The Attempt at a Solution

I've found planes when I had vectors or lines but now with a curve I'm not sure where to even start. Can someone just give me a starting point? I don't want it to be solved for me or anything. I'm just looking for a point to even begin.

 

[LCKurtz]

Try eliminating the parameter from your equations

x = 2t, y = t², z = 1 - t².

 

[gerben]

The plane that r(t) lies on is always perpendicular to some vector, n. This vector, n, is normal to the plane. So find the vector, n, that is always normal to r(t). This vector defines the plane.

 

[nicknack1016]

To find a normal vector wouldn't i need a point as well? Or can i just substitute in some value of T in r(T) to get a point?

 

[LCKurtz]

The plane that r(t) lies on is always perpendicular to some vector, n. This vector, n, is normal to the plane. So find the vector, n, that is always normal to r(t). This vector defines the plane.

r(t) is a position vector from the origin to a point on the curve. The normal n to the plane will not be perpendicular to r(t).

 

[nicknack1016]

solving for T in the equation x = 2t then substituting it into both of those equations gave me...
y = x^2/4, z = 1 - x^2/4

then using the Y equation
z = 1 - y then 1 = z + y
would this be my plane?

 

[LCKurtz]

solving for T in the equation x = 2t then substituting it into both of those equations gave me...
y = x^2/4, z = 1 - x^2/4

then using the Y equation
z = 1 - y then 1 = z + y
would this be my plane?

Yes, it would. The fact that x is missing in the equation just means the plane is parallel to the x axis. x can be any value as long as y + z = 1. Now that you have the equation of the plane, it is a trivial matter to read off the normal.

 

[nicknack1016]

Now I need to find the point where the tangent line at T = 2 intersects the xy-plane.
I found the derivative of r(t)..
r'(t) = 2i + (2t)j - (2t)k
then substituted in 2 for t
r'(2) = <2, 4, -4>
this is the directional vector of the tanget line.
how would i use this to find where it hits the xy-plane?

 

[LCKurtz]

Now I need to find the point where the tangent line at T = 2 intersects the xy-plane.
I found the derivative of r(t)..
r'(t) = 2i + (2t)j - (2t)k
then substituted in 2 for t
r'(2) = <2, 4, -4>
this is the directional vector of the tanget line.
how would i use this to find where it hits the xy-plane?

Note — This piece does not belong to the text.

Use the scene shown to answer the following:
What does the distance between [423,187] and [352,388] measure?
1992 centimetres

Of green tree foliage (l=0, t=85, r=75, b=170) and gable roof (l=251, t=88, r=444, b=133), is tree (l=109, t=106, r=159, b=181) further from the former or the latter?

You can figure out the position r(2) and you have the direction vector, so write the parametric equations of the line. Put the x,y, and z in the plane and figure out what parameter t works and...

 

[nicknack1016]

wow really? haha awesome.
so r(2) = 4i + 4j - 3k
x = 4 + 2t, y = 4 + 4t, z = -3 - 4t
it intersects at z=0 sooo t = -3/4
when t = -3/4...x = 5/2, y = 1, and z = 0
=D thanks for all the help it was very much appreciated!